Show up, take escalator to the chair lifts, strap in, go up chairlift, go down and repeat till 3 p.m. when you can get your free cookies.


----------



## killclimbz (Aug 10, 2007)

BurtonAvenger said:


> Show up, take escalator to the chair lifts, strap in, go up chairlift, go down and repeat till 3 p.m. when you can get your free cookies.
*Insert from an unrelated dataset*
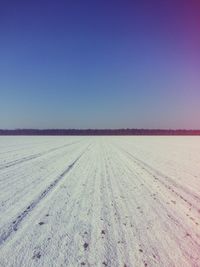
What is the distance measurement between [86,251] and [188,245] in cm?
163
That is spot on advice for Beaver Creek. Warm chocolate chip cookies at three. Mmmmmm.


----------



## Hodgepodge (Dec 9, 2010)

god i miss Beaver Creek... i havent been in years. i need me some cookies from the Kiva


----------



## santo26 (Jul 23, 2011)

I have read some reviews (kind of dated) that snowboarders at BC have a hard time getting around due to all of the catwalks etc. Do ya'll think that is still valid or do you think that there won't be much of a problem on the trails?

Thanks for the advice.


----------



## BurtonAvenger (Aug 14, 2007)

I don't know who wrote those reviews there's hardly any catwalks at Beaver Creek, now if it was about Vail I could understand.


----------



## Snowfox (Dec 26, 2009)

I don't recall it being hard to get around at beaver creek at all. It's a pretty nice resort with some interesting terrain. No memories of horrible times on catwalks either (I'm sure there are a couple, but what place doesn't have them?)


----------



## BurtonAvenger (Aug 14, 2007)

The only catwalk I can think of is over on the far right side if you're facing the resort and trying to get back to the front of it then but even that isn't bad it's just long and slightly sloped.


----------